Were dinosaurs simply in the wrong place at the wrong time?

The death of the dinosaurs when a giant asteroid impacted the Earth around 66 millions years ago may have been a classic case of being in the wrong place at the wrong time, a study suggests.

When the asteroid struck, many dinosaur species were already teetering on the edge of extinction, hammered by global volcanic activity, temperature changes and sea level changes, the study authors say.

A reduction of dinosaur diversity among plant-eating dinosaurs that were prey for other dinosaurs weakened their food chain and made all species vulnerable.

If the asteroid had struck at a different time -- earlier or later by just a few million years -- they might have survived, says Steve Brusatte of Edinburgh University in Scotland, calling the timing of the impact "colossal bad luck."

"It was a perfect storm of events that occurred when dinosaurs were at their most vulnerable," he says.

The impact of a 6-mile-wide asteroid in what is now Mexico would have caused earthquakes, tsunamis, wildfires and environmental shifts.

All of those factors would have contributed to a collapse of the food chain and the extinction of one dinosaur species after another, researchers from the United Kingdom, the United States and Canada suggest in their study published in Biological Reviews.

They might have survived if the asteroid impact had come earlier, when dinosaur species were more diverse and the food chain more robust, or if it had come later when new, more adaptable species might have evolved, they say.

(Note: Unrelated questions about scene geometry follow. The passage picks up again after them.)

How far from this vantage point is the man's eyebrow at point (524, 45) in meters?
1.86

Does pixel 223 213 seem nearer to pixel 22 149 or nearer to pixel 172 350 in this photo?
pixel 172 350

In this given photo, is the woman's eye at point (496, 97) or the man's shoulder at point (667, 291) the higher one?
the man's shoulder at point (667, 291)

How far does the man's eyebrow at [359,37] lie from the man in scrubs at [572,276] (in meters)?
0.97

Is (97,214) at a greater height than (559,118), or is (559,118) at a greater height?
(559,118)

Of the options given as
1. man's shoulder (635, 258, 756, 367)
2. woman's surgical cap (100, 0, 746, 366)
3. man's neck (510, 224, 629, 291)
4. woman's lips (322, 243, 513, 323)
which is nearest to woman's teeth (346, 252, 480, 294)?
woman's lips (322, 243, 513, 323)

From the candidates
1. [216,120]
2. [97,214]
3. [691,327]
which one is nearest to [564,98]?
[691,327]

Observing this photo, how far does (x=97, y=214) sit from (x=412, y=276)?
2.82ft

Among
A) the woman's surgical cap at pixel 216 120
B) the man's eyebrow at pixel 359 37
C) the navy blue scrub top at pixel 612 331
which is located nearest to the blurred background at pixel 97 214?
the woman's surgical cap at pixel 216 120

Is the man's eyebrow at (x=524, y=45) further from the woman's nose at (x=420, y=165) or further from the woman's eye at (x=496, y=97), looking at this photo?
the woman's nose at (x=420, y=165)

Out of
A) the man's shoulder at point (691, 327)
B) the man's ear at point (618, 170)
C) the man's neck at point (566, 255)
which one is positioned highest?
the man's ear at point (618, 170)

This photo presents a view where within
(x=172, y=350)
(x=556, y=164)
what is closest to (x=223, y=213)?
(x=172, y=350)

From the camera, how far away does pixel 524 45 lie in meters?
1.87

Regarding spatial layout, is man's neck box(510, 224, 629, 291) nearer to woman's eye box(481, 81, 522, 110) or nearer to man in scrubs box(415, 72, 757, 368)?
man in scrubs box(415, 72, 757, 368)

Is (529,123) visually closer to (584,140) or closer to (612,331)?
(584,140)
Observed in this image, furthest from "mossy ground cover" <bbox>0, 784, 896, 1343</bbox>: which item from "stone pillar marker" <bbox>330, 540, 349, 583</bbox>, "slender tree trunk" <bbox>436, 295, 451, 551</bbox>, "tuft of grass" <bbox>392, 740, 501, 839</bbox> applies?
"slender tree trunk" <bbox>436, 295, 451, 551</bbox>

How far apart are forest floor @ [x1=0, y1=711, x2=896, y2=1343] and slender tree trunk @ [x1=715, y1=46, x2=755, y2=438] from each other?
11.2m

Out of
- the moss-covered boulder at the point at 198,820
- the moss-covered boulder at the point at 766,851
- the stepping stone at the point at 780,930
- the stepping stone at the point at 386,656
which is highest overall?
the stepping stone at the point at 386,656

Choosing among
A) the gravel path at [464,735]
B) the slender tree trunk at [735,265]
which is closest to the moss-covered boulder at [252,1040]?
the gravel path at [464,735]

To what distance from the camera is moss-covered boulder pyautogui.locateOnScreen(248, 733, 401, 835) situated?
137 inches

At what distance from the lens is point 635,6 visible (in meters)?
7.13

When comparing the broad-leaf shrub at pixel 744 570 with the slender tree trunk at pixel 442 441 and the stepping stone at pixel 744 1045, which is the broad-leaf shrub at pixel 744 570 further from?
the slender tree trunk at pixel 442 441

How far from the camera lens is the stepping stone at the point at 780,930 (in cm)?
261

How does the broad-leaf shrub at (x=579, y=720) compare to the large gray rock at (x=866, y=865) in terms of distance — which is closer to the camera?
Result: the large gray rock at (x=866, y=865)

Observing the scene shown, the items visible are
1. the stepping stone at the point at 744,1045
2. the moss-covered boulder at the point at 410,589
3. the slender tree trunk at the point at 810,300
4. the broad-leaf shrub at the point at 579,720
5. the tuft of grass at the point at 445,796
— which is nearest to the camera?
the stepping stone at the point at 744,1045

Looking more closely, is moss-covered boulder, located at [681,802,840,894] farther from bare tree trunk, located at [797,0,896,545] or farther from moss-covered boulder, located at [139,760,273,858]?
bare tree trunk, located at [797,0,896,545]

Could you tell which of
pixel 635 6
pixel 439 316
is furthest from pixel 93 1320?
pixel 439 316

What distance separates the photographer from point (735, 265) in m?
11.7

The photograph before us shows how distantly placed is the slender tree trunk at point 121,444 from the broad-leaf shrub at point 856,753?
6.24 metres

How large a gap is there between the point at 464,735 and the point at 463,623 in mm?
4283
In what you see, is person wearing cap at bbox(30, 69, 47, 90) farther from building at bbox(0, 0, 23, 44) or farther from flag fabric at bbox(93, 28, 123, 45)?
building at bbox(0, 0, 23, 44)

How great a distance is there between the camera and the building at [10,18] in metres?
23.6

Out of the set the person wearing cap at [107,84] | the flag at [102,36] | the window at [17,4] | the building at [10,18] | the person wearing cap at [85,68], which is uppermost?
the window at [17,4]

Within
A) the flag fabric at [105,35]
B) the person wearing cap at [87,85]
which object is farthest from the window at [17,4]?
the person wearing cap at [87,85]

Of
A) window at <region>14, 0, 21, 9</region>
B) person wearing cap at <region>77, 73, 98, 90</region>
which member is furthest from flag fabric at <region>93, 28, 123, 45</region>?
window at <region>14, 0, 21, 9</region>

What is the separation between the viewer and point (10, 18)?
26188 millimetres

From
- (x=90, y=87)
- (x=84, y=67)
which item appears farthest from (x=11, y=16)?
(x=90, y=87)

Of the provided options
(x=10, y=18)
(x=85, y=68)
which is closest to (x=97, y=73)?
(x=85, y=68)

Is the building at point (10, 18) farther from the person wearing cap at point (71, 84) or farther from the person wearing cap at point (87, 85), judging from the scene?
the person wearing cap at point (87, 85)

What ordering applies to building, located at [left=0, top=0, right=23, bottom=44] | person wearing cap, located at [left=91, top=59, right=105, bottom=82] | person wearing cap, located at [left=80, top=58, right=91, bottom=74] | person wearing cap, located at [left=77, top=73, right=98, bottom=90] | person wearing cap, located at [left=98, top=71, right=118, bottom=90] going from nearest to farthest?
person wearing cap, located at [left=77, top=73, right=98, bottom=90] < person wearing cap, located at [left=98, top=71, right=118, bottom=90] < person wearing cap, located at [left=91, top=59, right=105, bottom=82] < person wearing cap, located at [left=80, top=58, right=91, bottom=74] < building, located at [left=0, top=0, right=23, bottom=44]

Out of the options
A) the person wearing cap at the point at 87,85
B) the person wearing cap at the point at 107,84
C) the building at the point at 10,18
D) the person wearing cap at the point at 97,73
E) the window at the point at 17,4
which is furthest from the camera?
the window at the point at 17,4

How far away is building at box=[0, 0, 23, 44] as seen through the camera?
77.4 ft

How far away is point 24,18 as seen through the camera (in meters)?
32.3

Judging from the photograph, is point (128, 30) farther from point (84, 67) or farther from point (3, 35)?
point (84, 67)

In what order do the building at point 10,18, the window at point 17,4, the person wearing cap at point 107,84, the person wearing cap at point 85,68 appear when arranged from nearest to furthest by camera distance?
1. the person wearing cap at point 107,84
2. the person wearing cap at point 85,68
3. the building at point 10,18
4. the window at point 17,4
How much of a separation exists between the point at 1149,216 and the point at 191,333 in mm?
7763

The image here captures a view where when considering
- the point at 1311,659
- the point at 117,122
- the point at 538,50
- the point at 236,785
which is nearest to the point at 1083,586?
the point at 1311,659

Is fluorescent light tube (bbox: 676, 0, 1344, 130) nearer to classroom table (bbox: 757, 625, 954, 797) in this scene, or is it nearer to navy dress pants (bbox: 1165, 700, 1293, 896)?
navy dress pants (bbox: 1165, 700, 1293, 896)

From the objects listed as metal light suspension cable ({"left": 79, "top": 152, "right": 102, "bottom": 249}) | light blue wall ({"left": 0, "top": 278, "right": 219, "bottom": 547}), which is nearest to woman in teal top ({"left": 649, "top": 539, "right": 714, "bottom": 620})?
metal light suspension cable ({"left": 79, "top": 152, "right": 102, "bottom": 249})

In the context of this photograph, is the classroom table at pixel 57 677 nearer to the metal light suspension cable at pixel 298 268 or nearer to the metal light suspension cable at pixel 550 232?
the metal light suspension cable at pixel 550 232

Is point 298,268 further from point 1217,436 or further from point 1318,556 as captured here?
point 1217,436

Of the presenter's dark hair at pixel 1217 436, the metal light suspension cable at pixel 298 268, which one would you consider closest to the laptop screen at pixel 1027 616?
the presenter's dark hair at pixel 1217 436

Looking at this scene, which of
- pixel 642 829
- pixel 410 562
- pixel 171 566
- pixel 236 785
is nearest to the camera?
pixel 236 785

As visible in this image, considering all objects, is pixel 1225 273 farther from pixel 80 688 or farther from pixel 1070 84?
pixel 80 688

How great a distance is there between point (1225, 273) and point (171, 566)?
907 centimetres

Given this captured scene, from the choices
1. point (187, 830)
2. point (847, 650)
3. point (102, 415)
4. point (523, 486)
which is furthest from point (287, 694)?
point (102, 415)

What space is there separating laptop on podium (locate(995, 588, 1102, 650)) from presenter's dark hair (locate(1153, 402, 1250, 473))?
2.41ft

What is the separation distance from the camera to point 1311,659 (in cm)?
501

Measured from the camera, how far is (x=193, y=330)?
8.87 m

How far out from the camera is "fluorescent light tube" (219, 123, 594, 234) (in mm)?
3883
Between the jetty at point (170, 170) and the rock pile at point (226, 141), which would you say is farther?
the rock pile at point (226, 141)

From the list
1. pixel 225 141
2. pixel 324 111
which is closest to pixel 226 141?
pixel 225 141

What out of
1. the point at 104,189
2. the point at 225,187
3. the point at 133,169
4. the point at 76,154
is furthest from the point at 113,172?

"Not only did a giant asteroid strike, but it happened at the worst possible time, when their ecosystems were vulnerable," Brusatte says.

The researchers based their conclusions on hundreds of dinosaur fossils gathered over the last decade that yielded a clear picture of changes in their diversity around the time of the asteroid impact.

Although the evidence shows a drop in the diversity of dinosaurs prior to the impact, such changes had occurred before without resulting in global extinctions, Richard Butler of the University of Birmingham in Britain points out.

"Although our research suggests that dinosaur communities were particularly vulnerable at the time the asteroid hit, there is nothing to suggest that dinosaurs were doomed to extinction," he says.

The asteroid, which did in fact seal their doom, had a part in creating the modern world, he notes, as mammals only began to widely populate the world after the dinosaurs had exited the picture.

"Without that asteroid, the dinosaurs would probably still be here, and we very probably would not."